Vault KV version history remains available for audit, but the service deliberately does not cycle through old refresh tokens: providers commonly invalidate rotated refresh tokens, so replaying old versions can make recovery less deterministic.

Recovery requiring a person

If both local state and the latest Vault copy fail, the refresh token was revoked, invalidated, or the Enterprise session requires reauthorization. Run the login as the affected OS user, then rerun the service:

claude auth login --claudeai --sso --email <enterprise-email>
systemctl start claude-auth-sync@$(id -un).service

If the scoped Vault token expired or drift protection rejected it, rerun the root provisioner with an admin Vault token after confirming the matching policy exists:

export VAULT_ADDR=https://vault.viktorbarzin.me
export VAULT_TOKEN="$(cat /home/wizard/.vault-token)"
sudo --preserve-env=VAULT_ADDR,VAULT_TOKEN /usr/local/bin/t3-provision-users

Never copy another user's .credentials.json or scoped Vault token. Never restore a shared CLAUDE_CODE_OAUTH_TOKEN across users; environment credentials outrank per-user login and would silently collapse all users onto one identity. (A per-user, non-rotating setup-token tied to the user's OWN Enterprise identity is a different, sanctioned thing — see "Long-lived per-user token" below.)

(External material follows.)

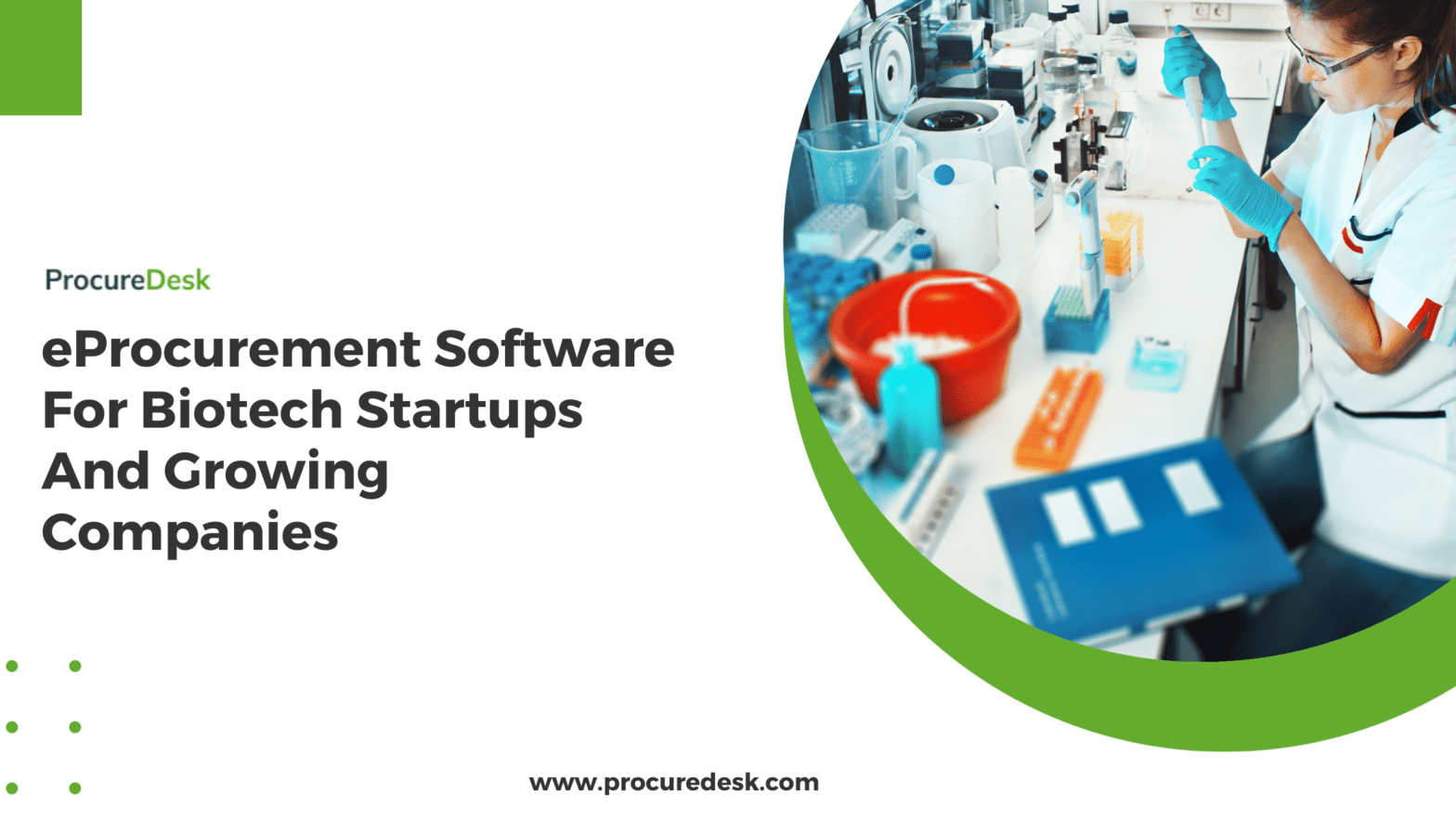 eProcurement Software For Biotech Startups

Long-lived per-user token (heavy concurrent-agent users)

The six-hourly renewal above assumes Claude owns refresh-token rotation in a single ~/.claude/.credentials.json. A user who runs many concurrent Claude sessions (interactive tmux panes + their t3-serve instance + always-on start-claude.sh agents) breaks that assumption: when the shared access token expires, the processes refresh simultaneously, the OAuth server rotates the refresh token, and the losing writer persists an empty refresh token — logging the user out roughly every access-token lifetime (~8h). Re-issuing the credential does not help; the race recurs.

The fix is a per-user, long-lived setup-token (sk-ant-oat01-…, ~1y, non-rotating). With CLAUDE_CODE_OAUTH_TOKEN set, Claude uses it directly and never touches .credentials.json — so there is nothing to race on. This is the user's OWN Enterprise identity (scope user:inference; local MCP servers are client-side and unaffected), stored only in their OWN Vault path — NOT the forbidden shared token, and it never crosses OS users.

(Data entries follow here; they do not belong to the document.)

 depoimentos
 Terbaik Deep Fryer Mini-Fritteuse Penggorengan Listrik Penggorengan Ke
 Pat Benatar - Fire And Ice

Enable it (one-time, per user):

  1. The user mints their own token (interactive Enterprise SSO):

    claude setup-token        # opens an SSO URL; paste the code back -> prints sk-ant-oat01-…
    
  2. An admin stores it in that user's Vault path (MERGE, never kv put — siblings like claude_ai_oauth_json / vaultwarden_* must survive):

    vault kv patch -method=rw secret/workstation/claude-users/<os-user> \
      setup_token=sk-ant-oat01-…
    
  3. Materialize + activate (or just wait ≤6h for the timer):

    systemctl start claude-auth-sync@<os-user>.service
    

    claude-auth-sync writes ~/.config/claude-auth-sync/claude-oauth.env (CLAUDE_CODE_OAUTH_TOKEN=…, mode 0600) and, while a token is present, skips the rotating-credential validate/backup/restore (so no false WorkstationClaudeAuthInvalid). start-claude.sh and t3-serve@.service load that env file. Sessions started before activation keep the old credential until relaunched — the user must restart their agents / t3-serve to cut over.

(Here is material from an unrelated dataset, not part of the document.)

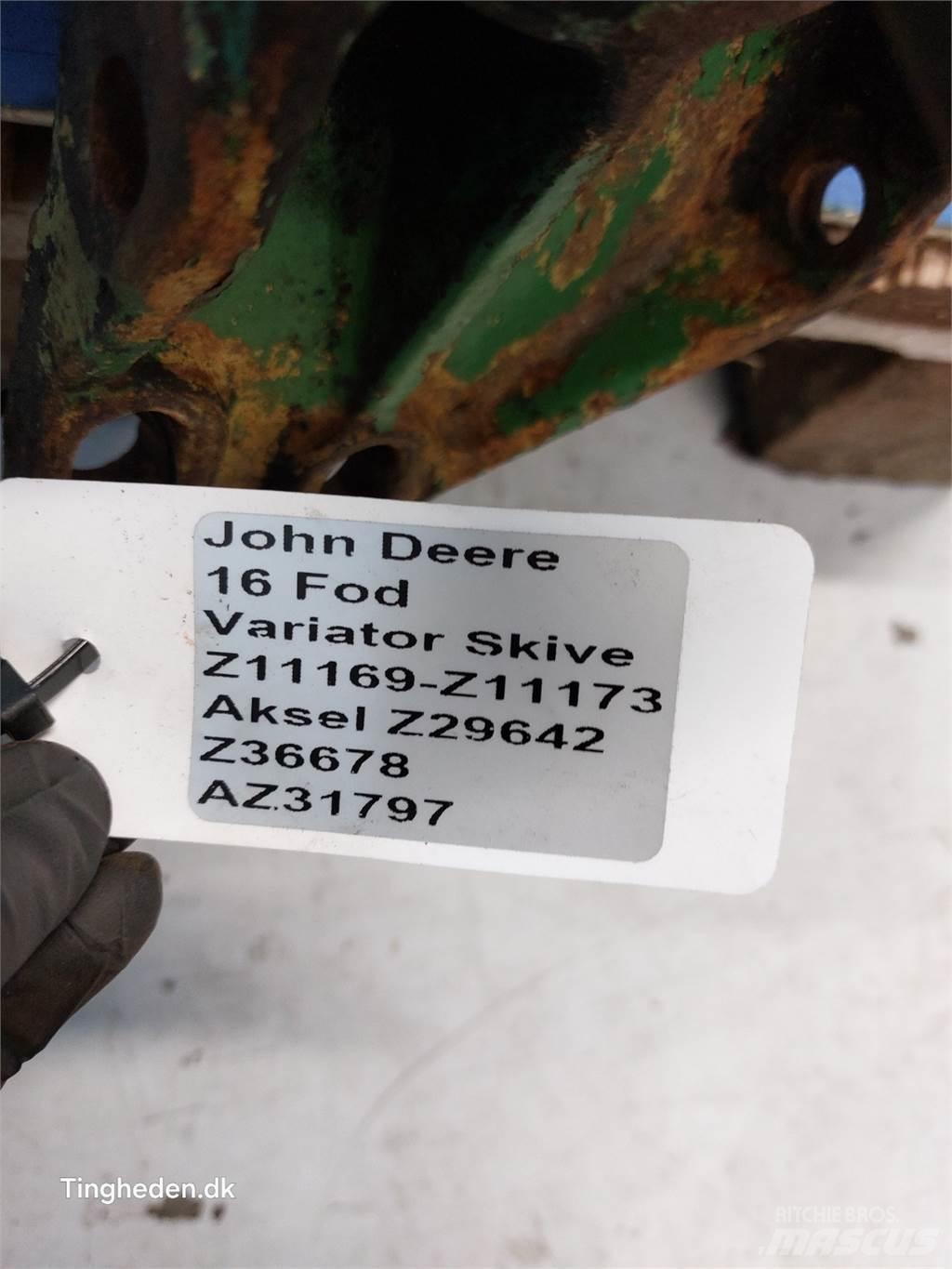 John Deere 1000 콤바인 수확기 부속품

Disable it: clear the field (vault kv patch -method=rw secret/workstation/claude-users/<os-user> setup_token="") — the next sync removes the env file and the user reverts to the per-user SSO credential flow.

Rotate before expiry: setup-tokens expire 1y after mint. Re-mint (step 1) and re-store (step 2); the env file refreshes on the next sync.

Verification

systemctl list-timers 'claude-auth-sync@*'
systemctl status claude-auth-sync@<os-user>.service
journalctl -t claude-auth-sync --since today

Inspect Vault metadata, not secret values:

vault kv metadata get secret/workstation/claude-users/<os-user>

Alert WorkstationClaudeAuthInvalid fires when any renewal agent logs FAIL.